Several victories in key races in Tuesday’s election are seen as beneficial to the prospects of federal online poker legislation in the U.S.
President Barack Obama has four more years in the White House. Although his administration has been neutral on the Internet poker issue, Mitt Romney and the Republican Party platform were opposed to online poker. The GOP had intentions of prohibiting online gambling and seeking a reversal of the DoJ’s December 2011 ruling on the Wire Act that has prompted states such as Nevada and Delaware to enact various forms of Internet gambling regulations.

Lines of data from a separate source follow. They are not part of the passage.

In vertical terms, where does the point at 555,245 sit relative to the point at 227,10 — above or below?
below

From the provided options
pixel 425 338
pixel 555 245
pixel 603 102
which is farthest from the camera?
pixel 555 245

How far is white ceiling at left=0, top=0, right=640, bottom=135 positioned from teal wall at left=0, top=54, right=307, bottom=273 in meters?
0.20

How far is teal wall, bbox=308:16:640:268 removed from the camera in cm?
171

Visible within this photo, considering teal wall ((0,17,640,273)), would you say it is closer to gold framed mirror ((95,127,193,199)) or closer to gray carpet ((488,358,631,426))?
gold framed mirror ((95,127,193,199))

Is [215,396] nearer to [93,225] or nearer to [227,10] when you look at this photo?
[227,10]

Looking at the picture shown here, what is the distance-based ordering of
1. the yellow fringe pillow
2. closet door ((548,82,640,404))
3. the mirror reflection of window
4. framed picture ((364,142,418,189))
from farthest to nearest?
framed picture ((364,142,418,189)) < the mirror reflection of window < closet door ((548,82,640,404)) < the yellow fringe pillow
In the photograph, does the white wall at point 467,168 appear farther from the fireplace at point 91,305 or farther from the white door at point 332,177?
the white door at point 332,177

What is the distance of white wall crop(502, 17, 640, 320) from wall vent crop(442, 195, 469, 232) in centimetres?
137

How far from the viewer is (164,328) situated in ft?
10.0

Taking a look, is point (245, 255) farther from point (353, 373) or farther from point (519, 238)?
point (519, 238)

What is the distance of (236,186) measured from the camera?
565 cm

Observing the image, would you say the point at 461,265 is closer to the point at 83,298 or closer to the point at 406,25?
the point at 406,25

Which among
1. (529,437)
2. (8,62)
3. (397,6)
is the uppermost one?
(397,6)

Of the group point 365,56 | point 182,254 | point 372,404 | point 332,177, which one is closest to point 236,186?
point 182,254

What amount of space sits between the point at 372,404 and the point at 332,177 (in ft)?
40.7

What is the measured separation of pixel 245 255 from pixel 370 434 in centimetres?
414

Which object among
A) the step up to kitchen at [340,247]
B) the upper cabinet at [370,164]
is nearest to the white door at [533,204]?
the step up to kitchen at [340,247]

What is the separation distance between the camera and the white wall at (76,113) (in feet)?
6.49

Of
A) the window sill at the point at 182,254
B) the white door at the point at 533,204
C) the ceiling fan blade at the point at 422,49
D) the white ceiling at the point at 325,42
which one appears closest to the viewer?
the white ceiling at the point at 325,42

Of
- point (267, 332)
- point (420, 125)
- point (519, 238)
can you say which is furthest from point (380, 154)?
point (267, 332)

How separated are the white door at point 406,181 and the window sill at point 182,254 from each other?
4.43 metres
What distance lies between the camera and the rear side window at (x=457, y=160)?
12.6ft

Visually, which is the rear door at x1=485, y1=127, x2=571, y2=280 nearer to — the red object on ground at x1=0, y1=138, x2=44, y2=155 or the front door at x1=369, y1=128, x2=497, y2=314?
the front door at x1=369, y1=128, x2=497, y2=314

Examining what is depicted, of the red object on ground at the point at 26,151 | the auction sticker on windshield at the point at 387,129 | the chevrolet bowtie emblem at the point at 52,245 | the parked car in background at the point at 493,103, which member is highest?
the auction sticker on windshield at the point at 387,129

Sen. Harry Reid retained majority leadership in the Senate and Democrats gained greater control, taking a 55-45 advantage following tabulations of American voters. Republicans retained control in the House of Representatives. That included Dean Heller’s narrow victory over Shelley Berkley. Although both Heller and Berkley are online poker advocates, Heller has been quite influential in drumming up Republican support for the much-publicized Reid-Kyl bill. Many observers are of the mind that passage of an online poker bill during the lame-duck session will have no chance of happening without Heller’s lobbying efforts.
Heller is confident that despite a recent public spat with Reid, he and his Nevada colleague can put the past behind them with the goal of passing Reid’s measure. Prior to the election, Heller told the LVRJ,
I have no doubt when this race is over, Senator Reid and I will sit down and say, ‘OK, we got this behind us, now let’s work together and get this [Reid-Kyl bill] done.’ And I have no doubt that it needs to get done by the end of the year.
The pieces are now in place for the poker bill to be introduced in Congress. However, although it may be a big deal to poker players, the Reid-Kyl bill is not such a big deal in Washington. In that regard, the measure most likely must be attached to another, more extensive bill to be passed into law. Industry experts believe that the choices are somewhat limited in which to attach a bill such as that drafted by Reid and the retiring Jon Kyl. However, the possibility does still exist and the odds would have been much less had Tuesday’s elections turned out differently.